Last fall, I made a skiff trip, sans kayak, and decided to ease into a pond that I had never fished. Shortly upon entering, the sound of oyster shell scraping gelcoat reached my ears like fingernails on a chalkboard. More than I could stand, I decided to ease back, anchor outside, and study the pond for signs of life. Sure enough, within a short time, I began noticing tails popping up across the flat and I could see a small school of reds pushing along the far shoreline. Seeing is knowing; but how could I get to them? I kept thinking to myself, “Man, I wish I had my kayak!”
Since that day, I kind of put that remote pond on the back burner but never forgot about it. Here recently with all the rain, my typical areas in Sabine have been inundated with fresh water, which led me to wanting to explore new fishing grounds. That was when I got the idea to mothership back to that shallow, oyster-filled pond and see if those reds might still be there. Later that afternoon I made a post on the Upper Coast Kayak Anglers forum asking if anyone wanted to join me. It wasn’t long when my buddy Daniel called to say he was up for it. We put a game plan together and decided to meet early in order to get the kayaks loaded and strapped down.
We arrived to the boat ramp just in time for the sunrise and we began our journey with both kayaks strapped along the gunnels of the skiff. We made our way through the bayou that leads to the oyster pond, but this time, I knew to stop short of the entrance. I lowered the Power Pole and we began unloading kayaks and gathering gear. Scanning the area, we devised a plan with Daniel heading to the right while I went left, eventually meeting in the middle around a cluster of small islands. Further fishing plans would be decided after the rendezvous.
As we broke away, I began to paddle and could feel the blades scraping clumps of oysters. Expecting there might be fish hanging on that structure, I stopped and started throwing a She Dog across the flat before creating too much disturbance. I didn’t make it 30 yards into the pond before seeing a swirl out in front of me. Too big to be a mullet, I made a cast just to the side of it and began a slow retrieve. Just as the lure passed the targeted area, a small wake began trailing my lure and grew quickly. In true redfish fashion, it attacked from behind and just smoked my She Dog.
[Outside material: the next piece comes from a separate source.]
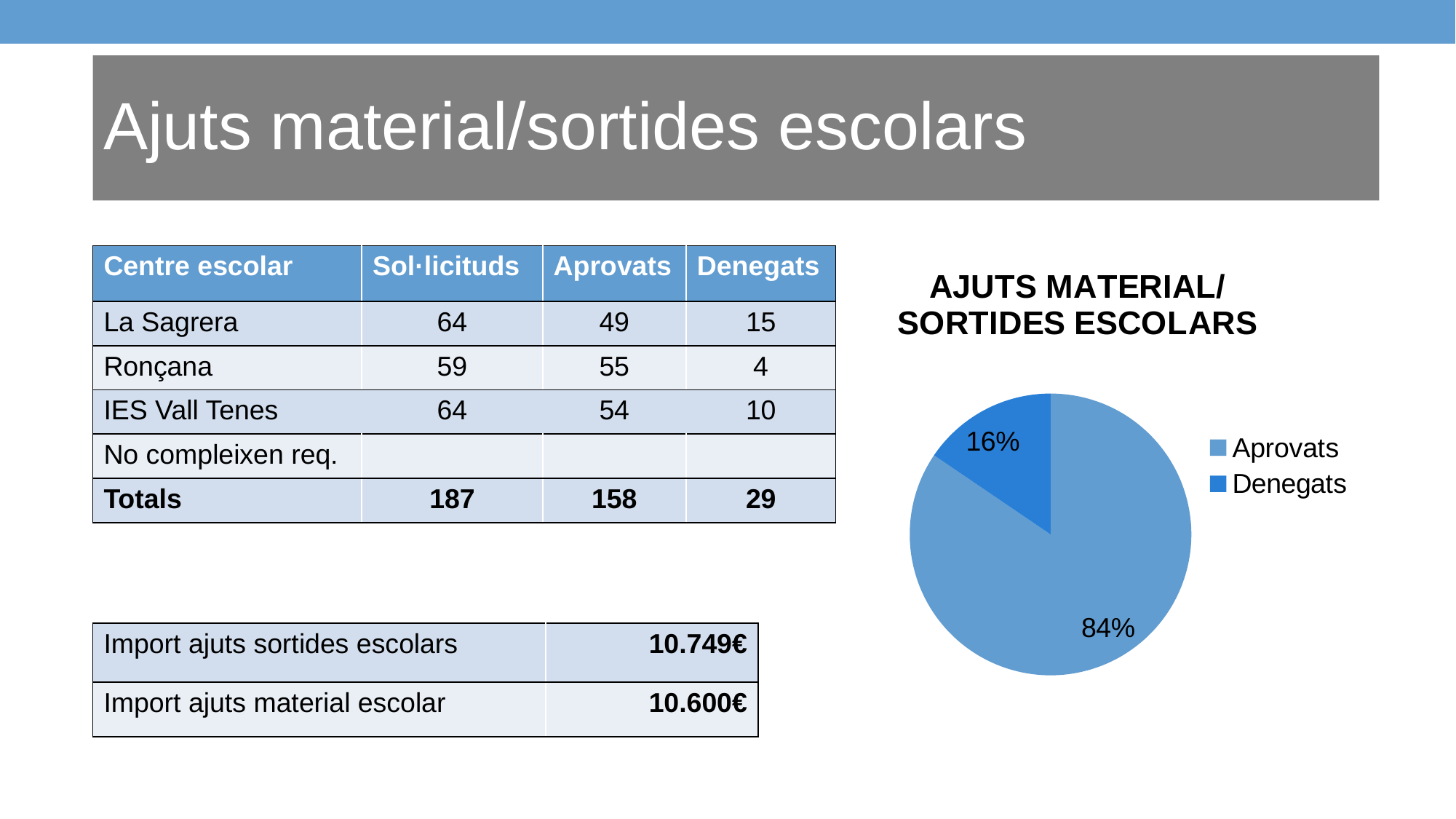
What is the difference in percentage points between the Aprovats and Denegats slices? 68 How many entries does the pie chart legend list? 2 What is the title of the pie chart? AJUTS MATERIAL/ SORTIDES ESCOLARS What share of the pie chart is Aprovats? 84% Which legend entry is shown in the darker blue colour in the pie chart? Denegats Is the Aprovats share of the pie chart greater or less than 50%? greater Which is larger in the pie chart, Aprovats or Denegats? Aprovats What kind of chart is shown on the slide? pie chart What share of the pie chart is Denegats? 16% Which slice of the pie chart is the largest? Aprovats Which slice of the pie chart is the smallest? Denegats How many slices does the pie chart have? 2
There is no hookset required with a strike like that; all I needed to do was hang on. As soon as the line came tight the fish made a sharp turn into the oysters and broke me off. No worries though, at least I knew I was on some willing fish.
Tying another lure, I could hear redfish blowing up along the shore further ahead. Since that was the only topwater I had with me, I tied on a Keitech swimbait with an Owner Twist Lock hook (weedless) to keep it from snagging on the shell. Before I could make another cast I heard Daniel’s yell signaling he was hooked up. Even from where I was at I could tell he had a decent fish on. Time to keep moving!
I continued fishing the shoreline while keeping a sharp eye in the middle of the pond for signs of fish. The water was just deep enough to keep the fish concealed unless they were moving. As I moved forward, I got to the mouth of a pocket and spooked a fish that was sitting there. I judged the angle of the wake and made a cast that enabled bringing the lure directly into its path. A solid thump and the fight was on. The fish made several strong runs before I could bring it alongside the kayak, weighed it on the Boga Grip, snapped a photo, and made a quick release.
Like we had planned, Daniel and I eventually met at the islands. He had landed two nice fish, lost one at the kayak, and had several more short strike his topwater. While talking about the drift we’d just made and what our next move was going to be, we both heard a familiar sound. Daniel made a long cast and was hooked up. We got a quick picture with his fish and sent her back into the pond. It seemed like that fish was the turning point for our morning. That was the last fish we enticed to bite. We pushed several fish but could not get any to eat. It was almost like they were sleeping and didn’t want to move or feed.
After realizing the bite had died and the temperatures were quickly rising, we decided to head back to the mothership and ride around to look at a different area. We slid the kayaks back on the boat, strapped them down and away we went. We found a few more fish throughout the day but they seemed to have the same lethargic attitude as the fish in the first pond. That was our sign and we decided to call it a day.It turned out to be a fun day of fishing and getting to do it in a new area. Without a doubt, we would not have been able to accomplish it without mothershipping via the skiff. I hope you are able to explore new water as we did, see new sights, and perhaps catch a few fish. Stay safe out there!